おうちでモンテッソーリ子育て
おうちでモンテッソーリ子育て
ルネサンスの画家ラファエロを始め、西洋画の巨匠達が好んで描いた聖母子像。聖母はいつも穏やかな微笑みをたたえています。日本においても、いわさきちひろさんや林明子さんなど、お母さんと子どもを描く絵本では、お子さんを優しく見守りいとおしむお母さんが描かれます。
私たちの心の中の「理想のお母さん」は、笑顔で子どもを包んでいるのです。
しかし現実は、そううまくいかないようです。
私がしっかり育てなくちゃ、と思うあまり、些細なことまで口を出してしまう。他の子と比べては、お子さんの遅れているところばかりが目について気になって仕方がない。ご主人やご両親からの、「いい子」に育てることを期待するプレッシャー。それに応えられない焦り。その八つ当たりのようにお子さんをしかり、泣くお子さんを見てますます昂る感情と自己嫌悪との間で引き裂かれそうになり……。育児は修羅場であり、とても楽しいなんて思えない、というお母さんが多いのではないでしょうか。
「子どもには幸せな人生を歩んでもらいたい」。全てのお母さんの願いです。それならば、まずお母さんが幸せになりましょう。肩の力を抜いて、楽になりましょう。育児は、お母さんが気負ったり、力んだり、眉間にしわを寄せたりしないほうがうまくいきます。この世に誰一人「完璧な人間」がいないように、完璧なお母さんなど現実の世界にいるわけがないのです。
● ● ●
(課題の説明):
上記のモンテッソーリ子育てに関する文章を、一字も変えずに全文複製してください。

(提供情報):
● ● ●
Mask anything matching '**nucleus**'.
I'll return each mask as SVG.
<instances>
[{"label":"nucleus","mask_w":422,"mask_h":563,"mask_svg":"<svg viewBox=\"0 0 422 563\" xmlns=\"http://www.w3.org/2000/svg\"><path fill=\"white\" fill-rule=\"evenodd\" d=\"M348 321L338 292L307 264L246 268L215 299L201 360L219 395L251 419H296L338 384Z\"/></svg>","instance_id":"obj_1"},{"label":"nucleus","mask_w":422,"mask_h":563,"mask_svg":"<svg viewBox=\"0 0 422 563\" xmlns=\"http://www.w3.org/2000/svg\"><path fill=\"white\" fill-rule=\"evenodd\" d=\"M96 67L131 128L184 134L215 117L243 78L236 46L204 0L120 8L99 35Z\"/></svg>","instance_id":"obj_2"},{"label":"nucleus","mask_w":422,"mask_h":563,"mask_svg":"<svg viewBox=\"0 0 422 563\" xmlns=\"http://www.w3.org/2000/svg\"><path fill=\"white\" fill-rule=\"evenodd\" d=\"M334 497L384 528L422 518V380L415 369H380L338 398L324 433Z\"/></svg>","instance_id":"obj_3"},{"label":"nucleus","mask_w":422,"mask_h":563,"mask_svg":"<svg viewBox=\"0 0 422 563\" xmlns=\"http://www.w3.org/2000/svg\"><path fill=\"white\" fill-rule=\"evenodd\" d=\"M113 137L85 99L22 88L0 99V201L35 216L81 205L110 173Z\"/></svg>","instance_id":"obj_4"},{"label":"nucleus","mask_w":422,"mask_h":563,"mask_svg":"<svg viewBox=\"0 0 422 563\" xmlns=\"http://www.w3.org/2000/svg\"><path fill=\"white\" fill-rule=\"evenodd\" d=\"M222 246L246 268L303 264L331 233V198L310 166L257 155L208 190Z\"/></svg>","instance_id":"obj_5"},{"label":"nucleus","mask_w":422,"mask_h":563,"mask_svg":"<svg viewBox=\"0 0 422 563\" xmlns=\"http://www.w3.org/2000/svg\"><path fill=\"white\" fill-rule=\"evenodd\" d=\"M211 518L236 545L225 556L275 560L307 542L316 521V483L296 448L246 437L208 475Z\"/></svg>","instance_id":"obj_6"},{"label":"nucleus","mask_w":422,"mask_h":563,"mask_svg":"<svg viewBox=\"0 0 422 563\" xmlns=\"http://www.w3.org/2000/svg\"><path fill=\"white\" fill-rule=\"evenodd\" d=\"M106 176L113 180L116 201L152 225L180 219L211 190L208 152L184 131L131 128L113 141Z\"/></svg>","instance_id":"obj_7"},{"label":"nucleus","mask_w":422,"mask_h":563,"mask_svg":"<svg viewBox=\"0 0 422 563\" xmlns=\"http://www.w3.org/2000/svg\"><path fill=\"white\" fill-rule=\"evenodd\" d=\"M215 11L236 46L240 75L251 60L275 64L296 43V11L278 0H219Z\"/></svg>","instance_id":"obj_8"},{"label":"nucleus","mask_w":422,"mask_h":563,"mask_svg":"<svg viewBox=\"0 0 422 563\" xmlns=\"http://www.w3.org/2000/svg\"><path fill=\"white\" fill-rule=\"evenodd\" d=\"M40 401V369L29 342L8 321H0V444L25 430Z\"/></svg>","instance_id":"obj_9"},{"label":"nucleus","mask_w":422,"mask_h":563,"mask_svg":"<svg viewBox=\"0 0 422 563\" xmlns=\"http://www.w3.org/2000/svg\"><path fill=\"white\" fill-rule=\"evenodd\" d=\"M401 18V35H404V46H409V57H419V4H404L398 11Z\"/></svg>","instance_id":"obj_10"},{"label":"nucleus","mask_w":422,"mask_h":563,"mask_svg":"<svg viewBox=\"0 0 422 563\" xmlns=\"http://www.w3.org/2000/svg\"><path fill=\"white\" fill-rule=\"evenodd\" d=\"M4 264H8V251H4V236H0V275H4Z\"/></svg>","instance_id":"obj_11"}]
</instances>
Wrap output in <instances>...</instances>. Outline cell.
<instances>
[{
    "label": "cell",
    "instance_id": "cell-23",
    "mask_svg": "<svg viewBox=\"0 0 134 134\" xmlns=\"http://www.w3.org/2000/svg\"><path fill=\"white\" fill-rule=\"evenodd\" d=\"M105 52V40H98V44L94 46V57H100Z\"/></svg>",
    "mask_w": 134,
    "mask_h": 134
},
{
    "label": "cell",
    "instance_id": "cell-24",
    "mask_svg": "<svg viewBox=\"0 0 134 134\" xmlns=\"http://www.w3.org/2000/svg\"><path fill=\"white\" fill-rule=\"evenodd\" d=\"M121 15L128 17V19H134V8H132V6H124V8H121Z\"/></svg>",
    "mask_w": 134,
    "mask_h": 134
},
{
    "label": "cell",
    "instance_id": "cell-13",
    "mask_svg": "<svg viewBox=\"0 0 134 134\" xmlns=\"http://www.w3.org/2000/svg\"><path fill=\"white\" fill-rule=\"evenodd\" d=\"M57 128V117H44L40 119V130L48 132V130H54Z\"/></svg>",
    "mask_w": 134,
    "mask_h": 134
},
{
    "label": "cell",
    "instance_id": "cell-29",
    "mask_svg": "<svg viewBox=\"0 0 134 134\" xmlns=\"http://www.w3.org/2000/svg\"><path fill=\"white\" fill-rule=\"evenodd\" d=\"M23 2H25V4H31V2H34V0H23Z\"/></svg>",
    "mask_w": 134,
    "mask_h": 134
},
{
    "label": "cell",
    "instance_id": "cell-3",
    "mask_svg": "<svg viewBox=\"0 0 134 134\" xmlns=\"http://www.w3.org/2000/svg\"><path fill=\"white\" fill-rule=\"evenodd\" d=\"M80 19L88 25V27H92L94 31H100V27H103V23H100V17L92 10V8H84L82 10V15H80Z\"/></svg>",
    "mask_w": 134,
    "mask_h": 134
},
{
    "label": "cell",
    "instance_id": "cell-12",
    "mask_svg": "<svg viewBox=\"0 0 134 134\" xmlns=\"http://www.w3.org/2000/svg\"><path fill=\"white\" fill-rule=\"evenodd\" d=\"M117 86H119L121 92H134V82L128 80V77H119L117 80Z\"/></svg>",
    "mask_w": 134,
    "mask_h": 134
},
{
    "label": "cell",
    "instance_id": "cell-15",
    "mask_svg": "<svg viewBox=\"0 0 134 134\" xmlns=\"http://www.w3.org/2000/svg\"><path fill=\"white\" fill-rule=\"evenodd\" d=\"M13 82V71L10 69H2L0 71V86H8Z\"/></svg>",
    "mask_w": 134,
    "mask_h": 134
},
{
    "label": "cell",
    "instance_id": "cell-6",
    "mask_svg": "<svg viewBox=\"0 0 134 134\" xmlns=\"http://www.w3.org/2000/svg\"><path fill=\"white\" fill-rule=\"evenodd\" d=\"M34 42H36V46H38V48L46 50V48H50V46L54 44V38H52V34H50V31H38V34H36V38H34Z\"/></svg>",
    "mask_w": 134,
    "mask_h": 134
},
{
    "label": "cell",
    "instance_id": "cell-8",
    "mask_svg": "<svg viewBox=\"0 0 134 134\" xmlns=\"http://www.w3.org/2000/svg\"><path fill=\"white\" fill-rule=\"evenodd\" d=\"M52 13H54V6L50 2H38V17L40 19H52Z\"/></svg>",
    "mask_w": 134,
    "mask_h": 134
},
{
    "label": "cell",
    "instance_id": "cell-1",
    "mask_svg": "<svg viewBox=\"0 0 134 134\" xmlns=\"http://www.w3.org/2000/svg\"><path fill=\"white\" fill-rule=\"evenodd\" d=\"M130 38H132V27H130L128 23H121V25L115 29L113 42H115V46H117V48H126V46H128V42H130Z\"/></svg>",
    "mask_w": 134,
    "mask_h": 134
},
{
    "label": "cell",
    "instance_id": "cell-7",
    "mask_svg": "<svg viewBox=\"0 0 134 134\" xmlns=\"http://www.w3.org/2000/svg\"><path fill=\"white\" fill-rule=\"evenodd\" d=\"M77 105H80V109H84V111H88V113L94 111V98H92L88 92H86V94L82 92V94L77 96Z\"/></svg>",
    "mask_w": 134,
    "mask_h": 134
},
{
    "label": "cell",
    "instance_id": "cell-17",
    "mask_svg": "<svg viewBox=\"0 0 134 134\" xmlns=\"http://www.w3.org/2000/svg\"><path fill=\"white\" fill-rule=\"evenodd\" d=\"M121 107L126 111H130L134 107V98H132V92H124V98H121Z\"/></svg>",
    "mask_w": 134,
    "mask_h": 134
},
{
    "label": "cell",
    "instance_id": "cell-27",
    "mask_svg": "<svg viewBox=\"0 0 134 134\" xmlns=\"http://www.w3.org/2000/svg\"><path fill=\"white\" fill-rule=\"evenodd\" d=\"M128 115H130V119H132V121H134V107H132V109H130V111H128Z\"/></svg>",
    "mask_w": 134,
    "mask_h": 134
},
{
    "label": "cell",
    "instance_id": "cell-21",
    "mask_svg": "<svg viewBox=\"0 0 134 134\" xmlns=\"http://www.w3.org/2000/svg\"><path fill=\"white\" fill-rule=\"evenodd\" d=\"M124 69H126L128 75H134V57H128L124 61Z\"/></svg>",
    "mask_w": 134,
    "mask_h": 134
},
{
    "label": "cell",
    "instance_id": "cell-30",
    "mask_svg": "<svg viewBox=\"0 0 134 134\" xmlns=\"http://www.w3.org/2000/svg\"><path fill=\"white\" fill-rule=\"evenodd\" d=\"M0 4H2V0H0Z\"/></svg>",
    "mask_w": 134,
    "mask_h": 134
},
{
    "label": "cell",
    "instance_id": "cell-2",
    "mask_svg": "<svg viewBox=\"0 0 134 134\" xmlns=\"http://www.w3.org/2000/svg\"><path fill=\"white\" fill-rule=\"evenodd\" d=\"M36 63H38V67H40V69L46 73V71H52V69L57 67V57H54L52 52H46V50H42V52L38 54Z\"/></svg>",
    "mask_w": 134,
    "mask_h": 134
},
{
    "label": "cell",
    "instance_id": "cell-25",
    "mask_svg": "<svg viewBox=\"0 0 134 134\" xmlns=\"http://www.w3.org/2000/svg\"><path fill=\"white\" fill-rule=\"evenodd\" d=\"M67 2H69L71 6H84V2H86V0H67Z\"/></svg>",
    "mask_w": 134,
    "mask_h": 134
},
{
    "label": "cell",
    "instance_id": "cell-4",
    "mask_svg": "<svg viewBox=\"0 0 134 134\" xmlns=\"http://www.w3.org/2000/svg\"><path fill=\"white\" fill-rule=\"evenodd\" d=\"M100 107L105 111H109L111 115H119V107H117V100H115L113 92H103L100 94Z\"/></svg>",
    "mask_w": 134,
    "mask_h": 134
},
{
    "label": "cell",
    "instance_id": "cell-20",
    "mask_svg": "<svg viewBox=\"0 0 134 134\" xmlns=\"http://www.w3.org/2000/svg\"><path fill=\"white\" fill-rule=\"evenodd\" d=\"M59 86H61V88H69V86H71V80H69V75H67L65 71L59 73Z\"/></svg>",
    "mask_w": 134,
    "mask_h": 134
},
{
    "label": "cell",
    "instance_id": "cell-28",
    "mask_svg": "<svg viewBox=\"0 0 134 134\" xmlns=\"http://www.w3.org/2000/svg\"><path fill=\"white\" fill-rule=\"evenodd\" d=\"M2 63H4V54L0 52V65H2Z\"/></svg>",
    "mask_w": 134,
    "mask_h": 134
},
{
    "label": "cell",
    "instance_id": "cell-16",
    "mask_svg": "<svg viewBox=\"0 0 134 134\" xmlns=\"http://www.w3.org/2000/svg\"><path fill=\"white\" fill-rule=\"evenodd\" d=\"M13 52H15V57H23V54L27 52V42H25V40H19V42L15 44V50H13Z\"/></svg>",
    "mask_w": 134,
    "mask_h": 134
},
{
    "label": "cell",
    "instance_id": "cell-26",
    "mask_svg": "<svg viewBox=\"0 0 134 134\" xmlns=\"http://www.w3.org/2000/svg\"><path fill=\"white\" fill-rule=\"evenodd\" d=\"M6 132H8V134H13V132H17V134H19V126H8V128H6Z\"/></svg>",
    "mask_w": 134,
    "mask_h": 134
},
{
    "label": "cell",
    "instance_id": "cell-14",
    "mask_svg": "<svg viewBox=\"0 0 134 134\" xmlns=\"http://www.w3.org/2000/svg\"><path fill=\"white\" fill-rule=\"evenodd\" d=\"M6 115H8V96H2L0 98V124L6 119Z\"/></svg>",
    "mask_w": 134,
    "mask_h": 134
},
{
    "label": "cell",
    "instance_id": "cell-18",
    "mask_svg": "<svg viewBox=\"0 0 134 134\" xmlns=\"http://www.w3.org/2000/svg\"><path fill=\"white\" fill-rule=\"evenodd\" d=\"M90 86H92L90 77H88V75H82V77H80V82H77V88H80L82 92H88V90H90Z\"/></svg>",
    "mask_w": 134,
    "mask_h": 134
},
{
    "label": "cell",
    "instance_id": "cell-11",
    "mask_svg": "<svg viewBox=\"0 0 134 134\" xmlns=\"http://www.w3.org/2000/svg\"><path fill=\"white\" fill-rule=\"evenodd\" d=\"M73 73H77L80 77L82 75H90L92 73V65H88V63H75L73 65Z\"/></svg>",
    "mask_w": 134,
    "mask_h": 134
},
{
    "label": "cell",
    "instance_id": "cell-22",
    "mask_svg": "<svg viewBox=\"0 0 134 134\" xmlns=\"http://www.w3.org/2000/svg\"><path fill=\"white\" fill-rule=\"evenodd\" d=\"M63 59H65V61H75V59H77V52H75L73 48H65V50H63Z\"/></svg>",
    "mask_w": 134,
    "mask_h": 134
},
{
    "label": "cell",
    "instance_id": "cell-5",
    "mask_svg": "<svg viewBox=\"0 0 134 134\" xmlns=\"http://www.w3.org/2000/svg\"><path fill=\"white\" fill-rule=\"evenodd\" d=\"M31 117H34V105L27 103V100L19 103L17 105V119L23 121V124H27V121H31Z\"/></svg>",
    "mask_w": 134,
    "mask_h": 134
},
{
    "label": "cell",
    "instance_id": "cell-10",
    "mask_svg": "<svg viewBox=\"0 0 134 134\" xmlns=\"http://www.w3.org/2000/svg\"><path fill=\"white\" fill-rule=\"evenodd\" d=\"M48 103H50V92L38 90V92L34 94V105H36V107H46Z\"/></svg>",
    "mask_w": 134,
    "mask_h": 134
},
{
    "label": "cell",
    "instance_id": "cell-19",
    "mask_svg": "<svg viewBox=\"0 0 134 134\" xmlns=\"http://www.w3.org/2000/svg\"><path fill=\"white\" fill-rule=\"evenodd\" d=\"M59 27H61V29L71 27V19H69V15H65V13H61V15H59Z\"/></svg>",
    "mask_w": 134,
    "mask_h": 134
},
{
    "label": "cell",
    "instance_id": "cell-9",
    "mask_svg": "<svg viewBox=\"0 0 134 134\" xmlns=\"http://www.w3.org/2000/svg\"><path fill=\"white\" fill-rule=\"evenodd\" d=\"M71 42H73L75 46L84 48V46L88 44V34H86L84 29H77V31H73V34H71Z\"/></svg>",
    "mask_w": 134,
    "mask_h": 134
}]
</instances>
● ● ●
(記述回答):
おうちでモンテッソーリ子育て
おうちでモンテッソーリ子育て
ルネサンスの画家ラファエロを始め、西洋画の巨匠達が好んで描いた聖母子像。聖母はいつも穏やかな微笑みをたたえています。日本においても、いわさきちひろさんや林明子さんなど、お母さんと子どもを描く絵本では、お子さんを優しく見守りいとおしむお母さんが描かれます。
私たちの心の中の「理想のお母さん」は、笑顔で子どもを包んでいるのです。
しかし現実は、そううまくいかないようです。
私がしっかり育てなくちゃ、と思うあまり、些細なことまで口を出してしまう。他の子と比べては、お子さんの遅れているところばかりが目について気になって仕方がない。ご主人やご両親からの、「いい子」に育てることを期待するプレッシャー。それに応えられない焦り。その八つ当たりのようにお子さんをしかり、泣くお子さんを見てますます昂る感情と自己嫌悪との間で引き裂かれそうになり……。育児は修羅場であり、とても楽しいなんて思えない、というお母さんが多いのではないでしょうか。
「子どもには幸せな人生を歩んでもらいたい」。全てのお母さんの願いです。それならば、まずお母さんが幸せになりましょう。肩の力を抜いて、楽になりましょう。育児は、お母さんが気負ったり、力んだり、眉間にしわを寄せたりしないほうがうまくいきます。この世に誰一人「完璧な人間」がいないように、完璧なお母さんなど現実の世界にいるわけがないのです。